Lending Club Investing Strategy Duel
In the last post of this series (Improving Investment Returns Using Default Prediction) we saw how a very simple strategy (investing in every high interest rate loan) combined with our default prediction algorithm yields pretty good returns. But how does this compare to a more sophisticated strategy guided by common sense and manual tuning? This post will investigate one specific example.
The Challenger
A quick search of P2P Lending sites uncovered several reasonably good looking strategies to use as a benchmark. The site sociallending.net, a highly respected source of information on Peer-to-Peer lending has some of the best. In the post How I Invest, two strategies are proposed for Lending Club investors, one conservative (B1-C5 grade loans) and one aggressive (D1-G5 grade loans). Both strategies are the result of a significant amount of historical analysis and guide the authors' investment decisions. They make sense intuitively and are reportedly producing good results. This seems like a suitable benchmark to gauge the machine learned default prediction algorithm.

● Data shown
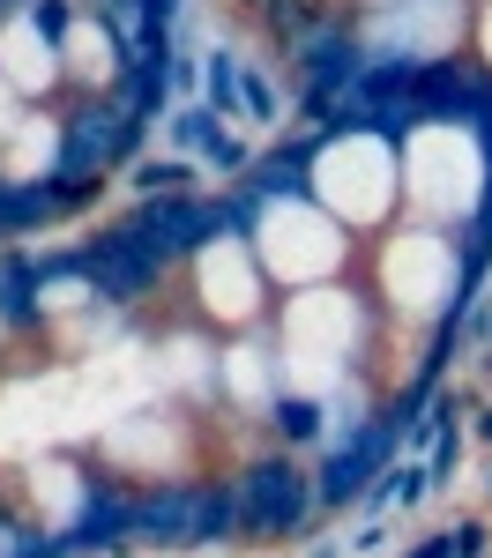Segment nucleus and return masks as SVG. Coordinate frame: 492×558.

● Given exercise
Please update everything from "Lending Club Investing" down to "one specific example." in the Lending Club article, putting "high-yield loan" wherever "high interest rate loan" appears. Work only from the Lending Club article and leave the material aside.

● Answer to the exercise
Lending Club Investing Strategy Duel
In the last post of this series (Improving Investment Returns Using Default Prediction) we saw how a very simple strategy (investing in every high-yield loan) combined with our default prediction algorithm yields pretty good returns. But how does this compare to a more sophisticated strategy guided by common sense and manual tuning? This post will investigate one specific example.